[Saved data entries]
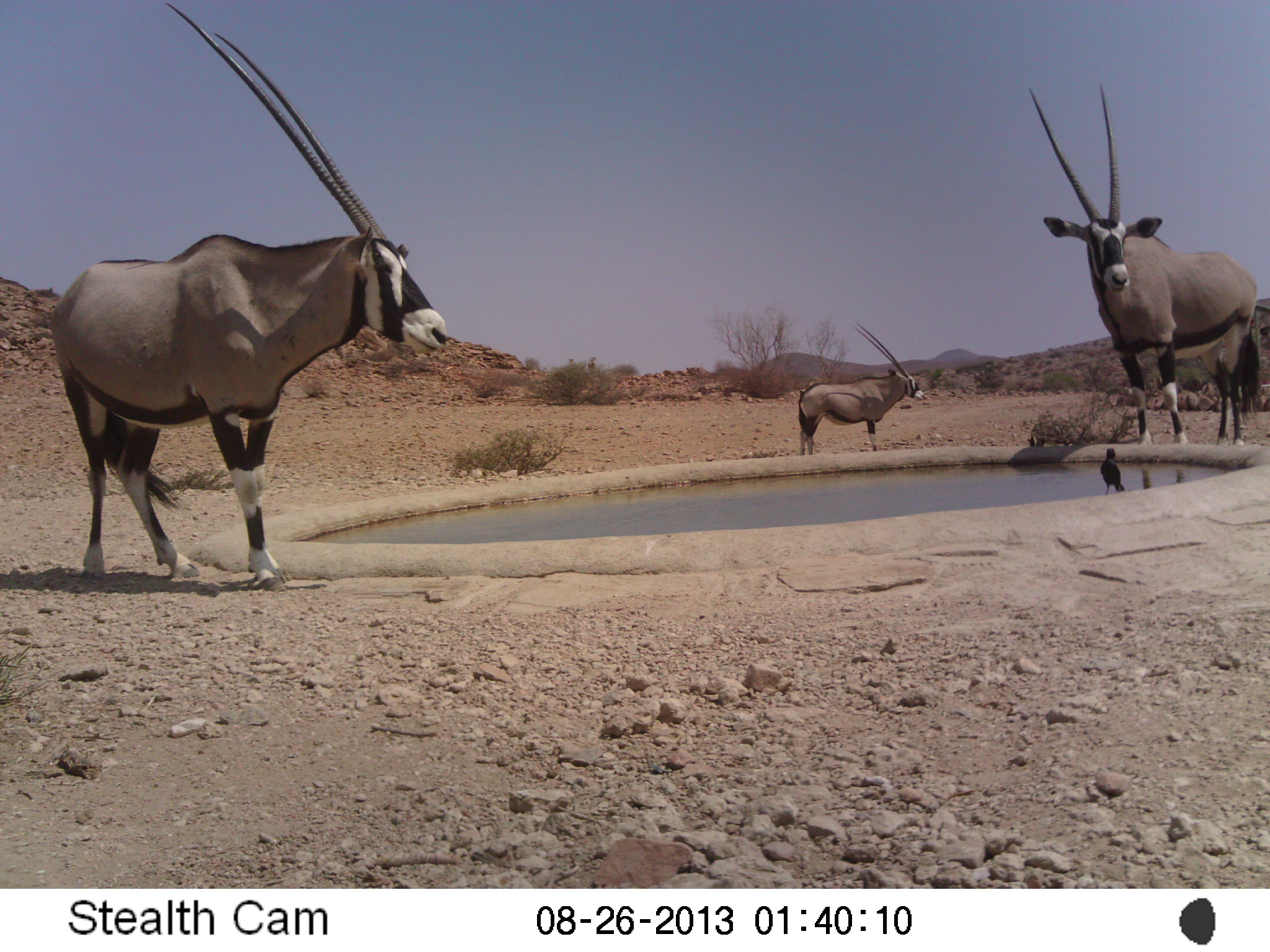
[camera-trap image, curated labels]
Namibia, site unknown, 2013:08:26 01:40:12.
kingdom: Animalia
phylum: Chordata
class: Mammalia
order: Artiodactyla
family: Bovidae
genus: Oryx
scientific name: Oryx gazella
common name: gemsbok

The task.
Should a picture appear among the entries, skip it and copy the rest exactly.

Your response.
[camera-trap image, curated labels]
Namibia, site unknown, 2013:08:26 01:40:12.
kingdom: Animalia
phylum: Chordata
class: Mammalia
order: Artiodactyla
family: Bovidae
genus: Oryx
scientific name: Oryx gazella
common name: gemsbok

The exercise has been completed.